A clinical trial to test the antibiotic dalbavancin for safety and efficacy in treating complicated Staphylococcus aureus (S. aureus) bacteremia has begun, according to a news release from the National Institutes of Health (NIH).

This trial could validate a dalbavancin regimen of only one dose a week for two weeks, compared to daily doses administered intravenously for four to six weeks, which is the current standard of care.

The trial will enroll 200 adults hospitalized with complicated S. aureus infection at approximately 20 trial sites around the United States. The trial is being sponsored by the National Institute of Allergy and Infectious Diseases (NIAID), part of the National Institutes of Health.

S. aureus is a leading cause of antibiotic-resistant infections and of particular concern in healthcare-associated infections.

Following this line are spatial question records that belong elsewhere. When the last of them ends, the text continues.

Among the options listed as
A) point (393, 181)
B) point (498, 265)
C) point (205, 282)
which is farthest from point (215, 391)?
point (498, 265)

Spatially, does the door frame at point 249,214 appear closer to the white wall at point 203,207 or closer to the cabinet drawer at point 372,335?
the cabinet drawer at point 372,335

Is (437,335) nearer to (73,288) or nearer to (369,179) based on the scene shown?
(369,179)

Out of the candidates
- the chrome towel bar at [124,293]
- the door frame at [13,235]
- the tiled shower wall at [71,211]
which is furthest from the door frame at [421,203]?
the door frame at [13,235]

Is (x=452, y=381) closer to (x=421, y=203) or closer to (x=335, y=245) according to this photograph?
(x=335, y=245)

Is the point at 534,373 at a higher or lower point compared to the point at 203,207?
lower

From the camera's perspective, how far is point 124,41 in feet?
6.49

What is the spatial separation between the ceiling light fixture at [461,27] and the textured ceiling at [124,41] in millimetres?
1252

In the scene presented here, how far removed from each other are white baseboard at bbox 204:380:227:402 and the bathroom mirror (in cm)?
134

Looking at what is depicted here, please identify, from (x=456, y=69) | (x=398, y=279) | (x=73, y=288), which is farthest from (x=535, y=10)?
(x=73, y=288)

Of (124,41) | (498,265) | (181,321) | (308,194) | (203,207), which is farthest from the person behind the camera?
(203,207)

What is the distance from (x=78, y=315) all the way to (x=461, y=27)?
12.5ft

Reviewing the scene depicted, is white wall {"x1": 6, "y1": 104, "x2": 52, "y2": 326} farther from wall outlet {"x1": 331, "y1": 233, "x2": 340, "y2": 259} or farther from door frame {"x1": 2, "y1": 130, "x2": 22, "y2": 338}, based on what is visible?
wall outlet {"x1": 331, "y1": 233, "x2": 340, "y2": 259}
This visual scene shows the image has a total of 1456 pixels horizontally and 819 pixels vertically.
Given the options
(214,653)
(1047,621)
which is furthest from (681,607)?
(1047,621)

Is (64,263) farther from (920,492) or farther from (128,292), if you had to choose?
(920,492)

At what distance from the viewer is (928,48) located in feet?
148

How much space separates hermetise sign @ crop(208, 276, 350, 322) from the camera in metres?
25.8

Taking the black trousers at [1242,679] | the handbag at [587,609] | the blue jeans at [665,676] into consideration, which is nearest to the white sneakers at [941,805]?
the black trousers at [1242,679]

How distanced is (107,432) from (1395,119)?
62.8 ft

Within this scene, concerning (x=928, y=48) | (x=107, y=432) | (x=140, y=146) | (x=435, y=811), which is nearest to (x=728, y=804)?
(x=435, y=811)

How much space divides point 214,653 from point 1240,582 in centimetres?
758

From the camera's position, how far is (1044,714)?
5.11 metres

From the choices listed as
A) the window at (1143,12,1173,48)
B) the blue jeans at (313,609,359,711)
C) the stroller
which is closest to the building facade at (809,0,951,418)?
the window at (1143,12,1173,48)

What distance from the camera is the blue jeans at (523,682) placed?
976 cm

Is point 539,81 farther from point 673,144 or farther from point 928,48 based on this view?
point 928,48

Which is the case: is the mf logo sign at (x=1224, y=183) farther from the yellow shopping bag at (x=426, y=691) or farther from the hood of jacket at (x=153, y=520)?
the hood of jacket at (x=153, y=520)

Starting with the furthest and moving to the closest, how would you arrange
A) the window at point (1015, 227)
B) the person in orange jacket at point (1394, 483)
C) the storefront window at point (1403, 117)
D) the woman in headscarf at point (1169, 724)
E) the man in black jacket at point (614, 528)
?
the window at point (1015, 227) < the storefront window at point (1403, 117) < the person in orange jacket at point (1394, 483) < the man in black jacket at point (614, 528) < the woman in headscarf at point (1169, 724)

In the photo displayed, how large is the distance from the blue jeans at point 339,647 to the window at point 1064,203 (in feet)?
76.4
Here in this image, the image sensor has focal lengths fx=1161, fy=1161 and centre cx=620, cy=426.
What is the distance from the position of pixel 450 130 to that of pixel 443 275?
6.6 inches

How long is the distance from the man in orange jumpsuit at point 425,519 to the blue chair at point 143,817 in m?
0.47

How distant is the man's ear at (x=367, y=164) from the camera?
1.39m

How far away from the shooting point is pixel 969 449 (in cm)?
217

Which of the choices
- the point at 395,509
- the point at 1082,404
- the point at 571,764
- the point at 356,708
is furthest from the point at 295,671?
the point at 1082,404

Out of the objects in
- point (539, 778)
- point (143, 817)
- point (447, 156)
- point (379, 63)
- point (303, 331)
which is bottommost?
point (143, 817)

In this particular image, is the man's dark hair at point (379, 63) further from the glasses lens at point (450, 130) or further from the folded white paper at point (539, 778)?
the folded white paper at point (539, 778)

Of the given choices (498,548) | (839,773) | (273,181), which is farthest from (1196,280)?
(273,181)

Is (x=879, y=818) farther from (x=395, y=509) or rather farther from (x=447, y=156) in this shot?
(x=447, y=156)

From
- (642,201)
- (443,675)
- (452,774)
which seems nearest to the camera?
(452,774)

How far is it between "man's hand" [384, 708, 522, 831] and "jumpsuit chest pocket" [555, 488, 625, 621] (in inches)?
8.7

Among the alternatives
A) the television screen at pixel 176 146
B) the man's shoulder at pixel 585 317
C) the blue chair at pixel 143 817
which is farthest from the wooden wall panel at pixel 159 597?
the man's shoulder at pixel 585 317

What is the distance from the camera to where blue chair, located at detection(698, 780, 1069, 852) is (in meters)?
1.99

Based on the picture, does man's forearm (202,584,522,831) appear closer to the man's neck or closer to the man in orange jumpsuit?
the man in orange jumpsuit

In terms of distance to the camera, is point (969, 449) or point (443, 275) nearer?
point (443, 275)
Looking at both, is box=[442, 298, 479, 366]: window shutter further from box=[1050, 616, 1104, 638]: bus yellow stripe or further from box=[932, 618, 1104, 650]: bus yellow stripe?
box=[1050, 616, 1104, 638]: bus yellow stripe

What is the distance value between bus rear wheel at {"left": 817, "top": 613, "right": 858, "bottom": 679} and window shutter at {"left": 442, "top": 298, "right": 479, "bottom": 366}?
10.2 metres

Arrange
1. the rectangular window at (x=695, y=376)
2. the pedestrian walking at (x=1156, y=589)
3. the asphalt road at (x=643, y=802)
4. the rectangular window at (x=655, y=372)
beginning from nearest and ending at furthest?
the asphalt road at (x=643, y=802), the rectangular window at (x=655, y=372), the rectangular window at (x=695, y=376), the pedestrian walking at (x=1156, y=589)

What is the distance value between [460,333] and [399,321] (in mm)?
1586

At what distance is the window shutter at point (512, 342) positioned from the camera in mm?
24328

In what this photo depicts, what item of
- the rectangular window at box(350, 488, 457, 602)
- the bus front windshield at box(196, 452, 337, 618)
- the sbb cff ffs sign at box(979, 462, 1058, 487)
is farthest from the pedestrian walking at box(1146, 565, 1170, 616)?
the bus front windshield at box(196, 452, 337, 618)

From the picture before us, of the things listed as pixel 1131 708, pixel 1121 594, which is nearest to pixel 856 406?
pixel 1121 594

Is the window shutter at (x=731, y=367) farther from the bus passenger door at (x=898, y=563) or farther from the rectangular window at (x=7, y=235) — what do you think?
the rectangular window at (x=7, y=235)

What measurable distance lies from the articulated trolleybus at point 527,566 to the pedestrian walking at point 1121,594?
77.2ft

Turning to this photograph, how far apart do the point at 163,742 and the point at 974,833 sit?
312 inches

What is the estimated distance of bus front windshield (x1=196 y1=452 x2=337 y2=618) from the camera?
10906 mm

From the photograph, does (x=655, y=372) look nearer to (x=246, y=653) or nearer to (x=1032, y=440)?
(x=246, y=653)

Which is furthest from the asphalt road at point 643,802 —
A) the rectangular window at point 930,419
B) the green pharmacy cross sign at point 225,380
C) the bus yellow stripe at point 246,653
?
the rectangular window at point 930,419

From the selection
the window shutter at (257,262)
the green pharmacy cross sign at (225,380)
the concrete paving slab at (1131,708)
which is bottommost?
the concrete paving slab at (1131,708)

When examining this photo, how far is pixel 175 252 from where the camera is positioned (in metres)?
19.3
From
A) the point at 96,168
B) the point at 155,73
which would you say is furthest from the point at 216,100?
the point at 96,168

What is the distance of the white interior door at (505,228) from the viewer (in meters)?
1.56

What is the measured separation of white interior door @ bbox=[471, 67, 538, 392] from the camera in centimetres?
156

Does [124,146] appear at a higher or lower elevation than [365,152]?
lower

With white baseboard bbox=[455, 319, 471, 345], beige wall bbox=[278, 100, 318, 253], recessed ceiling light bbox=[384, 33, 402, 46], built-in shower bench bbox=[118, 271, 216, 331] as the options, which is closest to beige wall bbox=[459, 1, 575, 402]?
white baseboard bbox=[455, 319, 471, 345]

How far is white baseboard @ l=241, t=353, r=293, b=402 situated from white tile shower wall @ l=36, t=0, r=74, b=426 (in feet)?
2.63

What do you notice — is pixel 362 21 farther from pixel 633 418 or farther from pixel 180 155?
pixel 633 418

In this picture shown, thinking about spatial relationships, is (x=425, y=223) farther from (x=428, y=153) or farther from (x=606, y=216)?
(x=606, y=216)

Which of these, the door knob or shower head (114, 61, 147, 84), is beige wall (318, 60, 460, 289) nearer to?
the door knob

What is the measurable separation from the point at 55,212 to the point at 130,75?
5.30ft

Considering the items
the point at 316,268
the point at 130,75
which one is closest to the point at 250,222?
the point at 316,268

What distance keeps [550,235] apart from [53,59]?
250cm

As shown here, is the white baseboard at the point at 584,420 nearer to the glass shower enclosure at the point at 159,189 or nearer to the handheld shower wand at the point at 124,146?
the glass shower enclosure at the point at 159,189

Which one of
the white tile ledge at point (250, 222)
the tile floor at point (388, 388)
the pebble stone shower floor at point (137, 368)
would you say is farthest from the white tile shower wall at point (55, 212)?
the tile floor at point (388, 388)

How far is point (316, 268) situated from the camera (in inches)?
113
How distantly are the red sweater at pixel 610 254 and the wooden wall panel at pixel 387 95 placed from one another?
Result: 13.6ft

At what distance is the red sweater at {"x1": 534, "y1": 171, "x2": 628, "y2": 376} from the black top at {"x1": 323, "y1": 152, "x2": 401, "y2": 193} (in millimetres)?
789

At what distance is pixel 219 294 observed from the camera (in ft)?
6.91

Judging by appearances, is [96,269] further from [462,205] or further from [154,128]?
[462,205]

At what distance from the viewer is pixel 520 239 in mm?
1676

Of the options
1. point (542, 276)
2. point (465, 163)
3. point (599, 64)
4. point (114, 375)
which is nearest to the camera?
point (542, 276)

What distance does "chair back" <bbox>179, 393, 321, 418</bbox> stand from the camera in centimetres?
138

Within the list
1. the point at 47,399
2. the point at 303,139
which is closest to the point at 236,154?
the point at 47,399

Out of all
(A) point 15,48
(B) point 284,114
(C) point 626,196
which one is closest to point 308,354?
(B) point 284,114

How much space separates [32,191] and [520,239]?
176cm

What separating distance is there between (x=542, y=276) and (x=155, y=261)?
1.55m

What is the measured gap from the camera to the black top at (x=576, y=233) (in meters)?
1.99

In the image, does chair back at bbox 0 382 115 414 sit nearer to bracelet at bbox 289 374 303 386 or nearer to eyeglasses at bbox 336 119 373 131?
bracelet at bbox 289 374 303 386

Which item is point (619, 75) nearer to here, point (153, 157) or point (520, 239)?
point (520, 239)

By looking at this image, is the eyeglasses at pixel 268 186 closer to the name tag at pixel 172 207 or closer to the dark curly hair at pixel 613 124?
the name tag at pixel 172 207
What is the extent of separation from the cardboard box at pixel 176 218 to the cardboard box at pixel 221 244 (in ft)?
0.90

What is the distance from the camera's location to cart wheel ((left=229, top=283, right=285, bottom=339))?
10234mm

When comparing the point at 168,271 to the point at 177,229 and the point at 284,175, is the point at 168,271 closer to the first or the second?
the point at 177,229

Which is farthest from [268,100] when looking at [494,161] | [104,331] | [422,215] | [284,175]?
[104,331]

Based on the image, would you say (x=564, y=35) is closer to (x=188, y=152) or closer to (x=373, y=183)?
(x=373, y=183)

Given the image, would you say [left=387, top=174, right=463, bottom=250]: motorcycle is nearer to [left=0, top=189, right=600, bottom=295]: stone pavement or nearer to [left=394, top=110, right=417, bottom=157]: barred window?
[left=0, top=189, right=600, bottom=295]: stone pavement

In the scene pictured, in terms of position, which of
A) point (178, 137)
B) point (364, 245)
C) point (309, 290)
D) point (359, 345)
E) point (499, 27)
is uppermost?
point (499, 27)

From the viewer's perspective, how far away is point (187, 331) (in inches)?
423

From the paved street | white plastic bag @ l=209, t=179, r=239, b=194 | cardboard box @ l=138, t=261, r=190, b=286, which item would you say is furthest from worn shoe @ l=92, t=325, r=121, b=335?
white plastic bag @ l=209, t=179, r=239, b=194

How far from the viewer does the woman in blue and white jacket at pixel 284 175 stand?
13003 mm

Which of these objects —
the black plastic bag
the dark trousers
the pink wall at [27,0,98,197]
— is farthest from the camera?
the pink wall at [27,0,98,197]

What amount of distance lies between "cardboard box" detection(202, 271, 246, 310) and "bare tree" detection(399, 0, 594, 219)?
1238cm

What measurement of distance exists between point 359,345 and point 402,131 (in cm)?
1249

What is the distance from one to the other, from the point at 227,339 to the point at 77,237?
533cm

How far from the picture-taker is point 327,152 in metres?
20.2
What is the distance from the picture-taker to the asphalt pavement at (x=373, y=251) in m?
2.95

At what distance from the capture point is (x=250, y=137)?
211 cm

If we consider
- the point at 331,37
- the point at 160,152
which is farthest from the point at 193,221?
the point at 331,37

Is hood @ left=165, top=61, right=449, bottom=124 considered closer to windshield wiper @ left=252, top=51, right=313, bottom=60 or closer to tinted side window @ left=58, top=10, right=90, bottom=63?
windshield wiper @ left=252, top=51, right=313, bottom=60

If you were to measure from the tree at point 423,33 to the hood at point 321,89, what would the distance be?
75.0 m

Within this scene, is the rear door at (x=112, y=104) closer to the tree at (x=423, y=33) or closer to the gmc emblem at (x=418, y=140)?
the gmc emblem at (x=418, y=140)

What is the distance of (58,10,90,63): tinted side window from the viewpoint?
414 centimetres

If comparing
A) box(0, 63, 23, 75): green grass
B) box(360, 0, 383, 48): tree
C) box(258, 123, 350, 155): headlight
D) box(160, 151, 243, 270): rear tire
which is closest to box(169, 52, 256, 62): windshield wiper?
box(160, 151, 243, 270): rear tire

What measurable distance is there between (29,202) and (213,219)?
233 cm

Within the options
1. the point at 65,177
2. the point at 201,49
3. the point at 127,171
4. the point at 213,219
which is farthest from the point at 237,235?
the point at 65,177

"As antibiotic-resistant infections become more widespread, better and easier treatment regimens are needed to ease the burden on both healthcare providers and patients," said NIAID Director Anthony S. Fauci, MD. "By investigating existing antibiotics for their action on a broader array of bacterial infections, we may be able to generate new treatment regimens more efficiently."

The antibiotic dalbavancin has strong activity against gram-positive bacteria, including methicillin-resistant S. aureus, which suggests it could be an effective treatment for S. aureus bacteremia. If the two-dose regimen being tested in this trial proves effective, it could lead to a shorter, less invasive treatment for S. aureus bacteremia that does not require an indwelling IV access for daily therapy.

One hundred participants will be randomized to receive the standard of care for complicated infections, including appropriate antibiotics, and 100 participants will receive two doses of dalbavancin intravenously. The doses will be given one week apart. Most participants receiving dalbavancin will be given 1500 milligrams (mg) per dose. Participants with signs of kidney dysfunction will be given 1125 mg per dose. All participants will be followed for approximately 70 days after enrollment, and up to six months if they have vertebral osteomyelitis, an infection of the vertebrae.

At the end of the trial, multiple patient outcomes will be assessed: survival; additional complications (such as relapse) or clinical failures; drug-related adverse events; and overall quality of life. The therapeutic regimen will have met the primary endpoint of the trial if participants who received dalbavancin fare better on these metrics than those who received the current standard of care.